Given request 1: According to the converter passage, what technique produces the trigger signals?

— START OF Quoted passage —

As given in Fig. 4, trigger signals are produced using a traditional carrier-based PWM technique. Where Ts gives the switch-over period and D represents the duty cycle. As depicted by Fig. 2, the modulated signal is applied to S1 and S2, while its equivalent is applied across switches S3 and S4. Every time the input voltage cycles in half, there are two operating modes. Only one switch is active at any given time, and in each mode of operation, the diode of a different control unit is biased (forward). The resultant high current representing a continuous waveform is noted.

Figure 4

The waveform of trigger signals.

Various operating approaches

During positive half-cycle

Operating mode 1: [0-DTs]

As illustrated in Fig. 5a, switch S1 is turned on throughout the DTs interval. This created a conduit towards capacitor C1's stored energy to be discharged via L1. The input source is stored in inductor L1 and capacitor C1. When we apply KVL in steady-state operation to the circuit depicted in Fig. 5a, we get

$$vL1=vC1$$

(1)

$$vC1=vin$$

(2)

where v_in is the voltage input and L_in gives the potential drop.

Figure 5

Representation of different operating modes.

Operating mode 2: [DTs-Ts]

The control unit S4 is powered on during this type of operation, and the diode will be forward biased for (1-D) Ts time interval, given in Fig. 5b. The energy of L1 is given to load as the source further recharges the capacitor C1. When we apply Kirchoff’s Voltage Law, we get

$$vL1=-{v}_{0}$$

(3)

$$vC1=vin$$

(4)

The voltage gain (G) can be formulated using the above equations as,

$$G=\frac{{v}_{0}}{{v}_{in}}=\frac{D}{1-D}$$

(5)

During negative half-cycle

The reported converter operates the way same as the + ve half-cycle converter. Figure 5c illustrates, the inductor L1 stores the energy from the source where capacitor C1 establishes a way to the body diode of S1 by S2. Figure 5d shows how the energy discharges through S3 into the load.

Ethical approval

This paper does not contain any studies with human participants or animals performed by any of the authors.

The proposed converter's parameter design

The maximum tolerated passive components ripples are primarily designed, and ripples of current and voltage are calculated using Eq. (6),

$${v}_{r}=L\frac{\partial {i}_{l}}{\partial t}$$

(6)

$${i}_{r}=C\frac{\partial {v}_{c}}{\partial t}$$

(7)

— END OF Quoted passage —
— START OF Material for this task —

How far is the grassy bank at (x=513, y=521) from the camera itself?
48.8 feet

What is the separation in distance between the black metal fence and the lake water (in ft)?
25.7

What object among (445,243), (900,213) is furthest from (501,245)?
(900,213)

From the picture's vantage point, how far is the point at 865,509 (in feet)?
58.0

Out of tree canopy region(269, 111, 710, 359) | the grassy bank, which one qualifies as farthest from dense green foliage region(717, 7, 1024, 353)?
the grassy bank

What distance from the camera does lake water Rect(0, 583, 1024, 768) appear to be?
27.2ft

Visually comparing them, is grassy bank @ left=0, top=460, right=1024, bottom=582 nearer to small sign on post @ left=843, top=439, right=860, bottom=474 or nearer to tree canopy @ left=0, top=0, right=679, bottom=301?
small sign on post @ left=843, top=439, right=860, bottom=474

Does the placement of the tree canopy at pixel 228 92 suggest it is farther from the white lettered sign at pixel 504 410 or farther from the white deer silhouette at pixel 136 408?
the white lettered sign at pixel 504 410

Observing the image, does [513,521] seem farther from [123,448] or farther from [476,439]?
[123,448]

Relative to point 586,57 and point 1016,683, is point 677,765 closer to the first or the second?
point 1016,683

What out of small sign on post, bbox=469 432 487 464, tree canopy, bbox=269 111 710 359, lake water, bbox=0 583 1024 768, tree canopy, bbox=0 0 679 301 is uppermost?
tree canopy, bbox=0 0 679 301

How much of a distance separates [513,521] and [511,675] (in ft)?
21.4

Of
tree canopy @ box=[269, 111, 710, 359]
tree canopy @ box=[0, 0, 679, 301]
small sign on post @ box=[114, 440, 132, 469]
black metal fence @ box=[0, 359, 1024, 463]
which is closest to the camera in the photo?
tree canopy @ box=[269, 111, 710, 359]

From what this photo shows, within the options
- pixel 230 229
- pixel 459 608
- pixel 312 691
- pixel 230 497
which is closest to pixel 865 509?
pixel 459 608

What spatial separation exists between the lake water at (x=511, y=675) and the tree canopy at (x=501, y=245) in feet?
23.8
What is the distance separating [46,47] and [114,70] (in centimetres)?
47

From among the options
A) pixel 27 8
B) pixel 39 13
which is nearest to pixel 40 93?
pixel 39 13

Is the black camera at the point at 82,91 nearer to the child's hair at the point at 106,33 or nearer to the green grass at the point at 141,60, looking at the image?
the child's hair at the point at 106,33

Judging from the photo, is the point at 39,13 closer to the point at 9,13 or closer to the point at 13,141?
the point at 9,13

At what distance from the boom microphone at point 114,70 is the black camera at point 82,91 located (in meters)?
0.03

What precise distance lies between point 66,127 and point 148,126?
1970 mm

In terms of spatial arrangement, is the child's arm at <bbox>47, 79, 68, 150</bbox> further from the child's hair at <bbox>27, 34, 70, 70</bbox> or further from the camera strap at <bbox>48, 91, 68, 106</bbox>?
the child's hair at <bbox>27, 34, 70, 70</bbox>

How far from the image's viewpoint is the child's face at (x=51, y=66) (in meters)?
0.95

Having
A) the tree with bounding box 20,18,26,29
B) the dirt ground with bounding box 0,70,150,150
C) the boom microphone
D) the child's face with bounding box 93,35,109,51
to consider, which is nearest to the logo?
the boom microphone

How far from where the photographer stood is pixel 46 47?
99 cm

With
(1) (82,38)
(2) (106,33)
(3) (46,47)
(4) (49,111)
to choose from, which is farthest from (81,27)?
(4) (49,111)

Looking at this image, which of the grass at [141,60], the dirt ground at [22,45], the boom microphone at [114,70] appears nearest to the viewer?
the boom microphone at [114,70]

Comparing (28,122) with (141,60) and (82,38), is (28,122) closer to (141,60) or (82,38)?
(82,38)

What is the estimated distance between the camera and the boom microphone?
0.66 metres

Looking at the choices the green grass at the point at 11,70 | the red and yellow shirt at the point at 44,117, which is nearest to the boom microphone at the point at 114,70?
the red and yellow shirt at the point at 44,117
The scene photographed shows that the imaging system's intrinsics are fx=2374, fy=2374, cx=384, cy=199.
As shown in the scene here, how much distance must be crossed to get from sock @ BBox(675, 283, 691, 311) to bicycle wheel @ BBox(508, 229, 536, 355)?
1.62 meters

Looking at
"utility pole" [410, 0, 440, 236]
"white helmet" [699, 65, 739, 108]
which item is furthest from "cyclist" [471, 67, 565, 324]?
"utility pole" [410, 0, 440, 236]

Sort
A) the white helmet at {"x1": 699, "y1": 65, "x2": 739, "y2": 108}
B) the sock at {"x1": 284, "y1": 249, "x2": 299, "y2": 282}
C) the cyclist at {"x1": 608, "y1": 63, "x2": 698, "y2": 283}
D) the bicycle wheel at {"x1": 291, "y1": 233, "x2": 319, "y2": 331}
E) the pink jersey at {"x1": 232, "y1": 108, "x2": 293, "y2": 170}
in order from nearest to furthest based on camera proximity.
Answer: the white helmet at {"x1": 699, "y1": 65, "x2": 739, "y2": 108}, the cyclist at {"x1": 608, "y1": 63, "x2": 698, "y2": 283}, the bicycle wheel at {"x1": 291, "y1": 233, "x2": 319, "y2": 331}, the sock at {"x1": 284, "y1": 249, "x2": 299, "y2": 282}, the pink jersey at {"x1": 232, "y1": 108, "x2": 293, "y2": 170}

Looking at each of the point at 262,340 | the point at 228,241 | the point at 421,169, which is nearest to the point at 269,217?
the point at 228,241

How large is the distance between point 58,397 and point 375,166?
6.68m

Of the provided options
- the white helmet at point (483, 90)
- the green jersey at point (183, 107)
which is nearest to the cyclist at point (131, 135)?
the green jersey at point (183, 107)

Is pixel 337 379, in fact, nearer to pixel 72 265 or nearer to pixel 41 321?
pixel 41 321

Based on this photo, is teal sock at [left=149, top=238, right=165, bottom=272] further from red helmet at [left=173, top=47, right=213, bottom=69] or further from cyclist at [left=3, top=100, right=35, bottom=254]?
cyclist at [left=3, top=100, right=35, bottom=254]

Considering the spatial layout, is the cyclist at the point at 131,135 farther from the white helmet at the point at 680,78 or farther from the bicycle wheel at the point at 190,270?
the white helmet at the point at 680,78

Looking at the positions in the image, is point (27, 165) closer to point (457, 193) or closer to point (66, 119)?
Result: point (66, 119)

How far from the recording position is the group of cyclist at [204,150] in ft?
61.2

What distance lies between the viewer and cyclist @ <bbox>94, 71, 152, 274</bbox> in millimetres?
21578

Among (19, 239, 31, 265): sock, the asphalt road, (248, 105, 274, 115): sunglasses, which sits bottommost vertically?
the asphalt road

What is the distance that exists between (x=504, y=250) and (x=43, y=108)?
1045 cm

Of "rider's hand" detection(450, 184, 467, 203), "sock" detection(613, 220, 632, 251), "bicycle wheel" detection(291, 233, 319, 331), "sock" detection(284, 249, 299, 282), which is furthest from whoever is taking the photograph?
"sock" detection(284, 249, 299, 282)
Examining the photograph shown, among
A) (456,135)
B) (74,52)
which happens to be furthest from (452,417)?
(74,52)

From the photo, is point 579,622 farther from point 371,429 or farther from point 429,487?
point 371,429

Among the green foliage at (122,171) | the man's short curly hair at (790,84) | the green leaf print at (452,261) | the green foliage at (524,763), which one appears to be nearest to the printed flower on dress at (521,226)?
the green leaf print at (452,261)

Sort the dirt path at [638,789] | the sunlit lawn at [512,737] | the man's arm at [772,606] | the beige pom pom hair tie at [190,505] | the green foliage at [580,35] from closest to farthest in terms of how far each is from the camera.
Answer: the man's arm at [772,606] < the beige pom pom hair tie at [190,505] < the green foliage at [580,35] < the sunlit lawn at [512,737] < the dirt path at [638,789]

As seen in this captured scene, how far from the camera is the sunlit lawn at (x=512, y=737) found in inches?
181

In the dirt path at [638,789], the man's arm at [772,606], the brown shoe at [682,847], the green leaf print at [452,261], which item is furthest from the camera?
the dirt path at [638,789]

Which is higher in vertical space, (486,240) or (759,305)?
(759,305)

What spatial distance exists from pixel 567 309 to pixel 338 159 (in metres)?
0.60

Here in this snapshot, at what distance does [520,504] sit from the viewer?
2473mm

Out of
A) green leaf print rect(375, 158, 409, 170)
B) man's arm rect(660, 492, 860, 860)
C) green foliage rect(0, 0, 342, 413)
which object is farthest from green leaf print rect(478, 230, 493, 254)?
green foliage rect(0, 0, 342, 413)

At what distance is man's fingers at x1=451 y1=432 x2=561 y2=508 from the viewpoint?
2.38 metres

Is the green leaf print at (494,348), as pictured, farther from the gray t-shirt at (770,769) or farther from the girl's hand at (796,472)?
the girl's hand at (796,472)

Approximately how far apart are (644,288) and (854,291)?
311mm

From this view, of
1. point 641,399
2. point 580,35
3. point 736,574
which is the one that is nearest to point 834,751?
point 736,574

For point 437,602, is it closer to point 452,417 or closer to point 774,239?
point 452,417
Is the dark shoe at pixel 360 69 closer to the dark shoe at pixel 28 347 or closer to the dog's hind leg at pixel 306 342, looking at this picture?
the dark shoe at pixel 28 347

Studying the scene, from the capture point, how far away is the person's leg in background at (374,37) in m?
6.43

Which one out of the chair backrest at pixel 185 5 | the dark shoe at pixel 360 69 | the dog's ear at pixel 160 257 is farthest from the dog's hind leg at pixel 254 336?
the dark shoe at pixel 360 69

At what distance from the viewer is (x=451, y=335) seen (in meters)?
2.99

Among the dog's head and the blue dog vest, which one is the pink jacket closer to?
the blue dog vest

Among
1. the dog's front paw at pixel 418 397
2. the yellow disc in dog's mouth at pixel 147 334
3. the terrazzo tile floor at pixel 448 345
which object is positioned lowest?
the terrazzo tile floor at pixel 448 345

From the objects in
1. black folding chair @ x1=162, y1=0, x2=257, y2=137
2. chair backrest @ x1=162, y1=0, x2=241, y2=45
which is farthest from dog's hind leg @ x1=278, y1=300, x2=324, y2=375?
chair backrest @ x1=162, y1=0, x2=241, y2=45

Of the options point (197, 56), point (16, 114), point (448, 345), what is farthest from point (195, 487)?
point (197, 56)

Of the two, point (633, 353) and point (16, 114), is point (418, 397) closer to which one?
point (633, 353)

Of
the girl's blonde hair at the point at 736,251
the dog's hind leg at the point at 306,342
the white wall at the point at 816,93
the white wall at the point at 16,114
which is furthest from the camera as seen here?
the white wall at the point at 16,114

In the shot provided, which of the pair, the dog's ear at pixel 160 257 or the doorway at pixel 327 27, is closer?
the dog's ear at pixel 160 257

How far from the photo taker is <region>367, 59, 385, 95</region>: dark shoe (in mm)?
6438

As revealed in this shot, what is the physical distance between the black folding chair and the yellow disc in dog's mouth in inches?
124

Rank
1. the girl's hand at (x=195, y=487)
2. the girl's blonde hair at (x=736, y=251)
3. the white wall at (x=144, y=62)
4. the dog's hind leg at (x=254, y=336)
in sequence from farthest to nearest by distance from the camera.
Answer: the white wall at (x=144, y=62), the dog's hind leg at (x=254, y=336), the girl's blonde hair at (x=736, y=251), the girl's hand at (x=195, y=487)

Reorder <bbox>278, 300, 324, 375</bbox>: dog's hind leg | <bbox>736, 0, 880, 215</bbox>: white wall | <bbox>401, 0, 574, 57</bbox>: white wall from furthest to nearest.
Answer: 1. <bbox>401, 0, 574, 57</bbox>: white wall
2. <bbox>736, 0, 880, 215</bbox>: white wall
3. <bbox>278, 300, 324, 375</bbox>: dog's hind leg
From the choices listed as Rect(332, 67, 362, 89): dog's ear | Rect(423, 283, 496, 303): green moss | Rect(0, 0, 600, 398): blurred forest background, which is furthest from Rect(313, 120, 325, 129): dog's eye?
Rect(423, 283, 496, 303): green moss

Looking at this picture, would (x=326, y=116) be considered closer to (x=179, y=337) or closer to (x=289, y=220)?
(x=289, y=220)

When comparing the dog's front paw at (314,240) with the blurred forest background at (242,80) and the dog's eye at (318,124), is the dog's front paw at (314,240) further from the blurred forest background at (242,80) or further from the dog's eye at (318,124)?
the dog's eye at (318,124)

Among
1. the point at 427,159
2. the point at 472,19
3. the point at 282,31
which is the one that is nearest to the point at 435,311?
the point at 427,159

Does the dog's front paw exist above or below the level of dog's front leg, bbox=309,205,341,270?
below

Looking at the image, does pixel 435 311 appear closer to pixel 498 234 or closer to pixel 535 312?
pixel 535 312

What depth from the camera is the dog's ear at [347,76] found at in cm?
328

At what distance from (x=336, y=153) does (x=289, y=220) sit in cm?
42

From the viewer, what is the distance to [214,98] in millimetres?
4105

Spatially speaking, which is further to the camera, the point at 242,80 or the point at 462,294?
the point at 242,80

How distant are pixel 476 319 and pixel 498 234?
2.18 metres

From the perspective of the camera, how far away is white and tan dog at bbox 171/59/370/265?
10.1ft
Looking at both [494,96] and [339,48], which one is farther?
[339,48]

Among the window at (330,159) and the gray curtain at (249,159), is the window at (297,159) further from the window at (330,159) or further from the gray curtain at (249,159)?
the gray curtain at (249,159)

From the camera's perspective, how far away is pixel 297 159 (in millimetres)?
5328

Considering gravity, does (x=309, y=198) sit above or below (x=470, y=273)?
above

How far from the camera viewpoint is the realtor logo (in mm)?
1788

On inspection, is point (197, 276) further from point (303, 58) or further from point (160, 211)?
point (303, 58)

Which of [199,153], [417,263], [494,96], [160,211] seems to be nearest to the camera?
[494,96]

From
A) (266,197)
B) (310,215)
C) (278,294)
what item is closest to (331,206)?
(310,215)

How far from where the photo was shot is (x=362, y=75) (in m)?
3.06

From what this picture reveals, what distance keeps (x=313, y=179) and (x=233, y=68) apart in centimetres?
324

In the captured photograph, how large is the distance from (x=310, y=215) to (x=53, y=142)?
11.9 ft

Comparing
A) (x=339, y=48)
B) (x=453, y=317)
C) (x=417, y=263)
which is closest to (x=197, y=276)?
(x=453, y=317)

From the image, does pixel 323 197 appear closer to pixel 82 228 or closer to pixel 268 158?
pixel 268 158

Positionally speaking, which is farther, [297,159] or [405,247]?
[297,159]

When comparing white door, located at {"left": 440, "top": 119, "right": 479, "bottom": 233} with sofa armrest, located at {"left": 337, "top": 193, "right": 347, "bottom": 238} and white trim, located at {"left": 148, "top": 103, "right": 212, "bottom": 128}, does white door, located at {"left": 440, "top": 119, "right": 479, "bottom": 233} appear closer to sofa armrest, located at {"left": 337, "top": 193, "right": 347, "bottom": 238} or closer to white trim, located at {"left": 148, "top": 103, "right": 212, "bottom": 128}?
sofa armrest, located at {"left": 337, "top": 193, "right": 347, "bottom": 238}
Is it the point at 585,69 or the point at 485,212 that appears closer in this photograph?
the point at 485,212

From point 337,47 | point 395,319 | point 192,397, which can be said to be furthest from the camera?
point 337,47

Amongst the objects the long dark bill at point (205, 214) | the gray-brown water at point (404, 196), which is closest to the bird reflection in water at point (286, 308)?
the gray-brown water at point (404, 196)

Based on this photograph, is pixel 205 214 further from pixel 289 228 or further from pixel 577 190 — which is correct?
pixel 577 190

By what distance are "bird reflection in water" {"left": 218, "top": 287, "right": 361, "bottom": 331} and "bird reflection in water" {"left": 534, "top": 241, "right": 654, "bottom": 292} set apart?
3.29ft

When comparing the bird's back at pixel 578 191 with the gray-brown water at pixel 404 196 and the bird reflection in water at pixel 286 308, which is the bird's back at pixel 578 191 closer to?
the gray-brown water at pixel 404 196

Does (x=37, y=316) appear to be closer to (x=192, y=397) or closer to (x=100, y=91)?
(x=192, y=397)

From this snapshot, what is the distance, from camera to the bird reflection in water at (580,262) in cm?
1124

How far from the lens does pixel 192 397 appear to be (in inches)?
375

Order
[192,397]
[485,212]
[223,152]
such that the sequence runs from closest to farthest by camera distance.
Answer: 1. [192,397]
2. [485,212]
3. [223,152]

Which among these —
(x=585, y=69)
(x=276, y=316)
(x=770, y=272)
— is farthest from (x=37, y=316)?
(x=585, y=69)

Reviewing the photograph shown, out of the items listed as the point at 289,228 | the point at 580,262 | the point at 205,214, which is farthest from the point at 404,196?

— END OF Material for this task —

Given request 2: Identify every line of the listing that contains the word "large", with case counting.

Full solution 1: A traditional carrier-based PWM technique.

Full solution 2:
How large is the distance between point 58,397 and point 375,166?
In the captured photograph, how large is the distance from (x=310, y=215) to (x=53, y=142)?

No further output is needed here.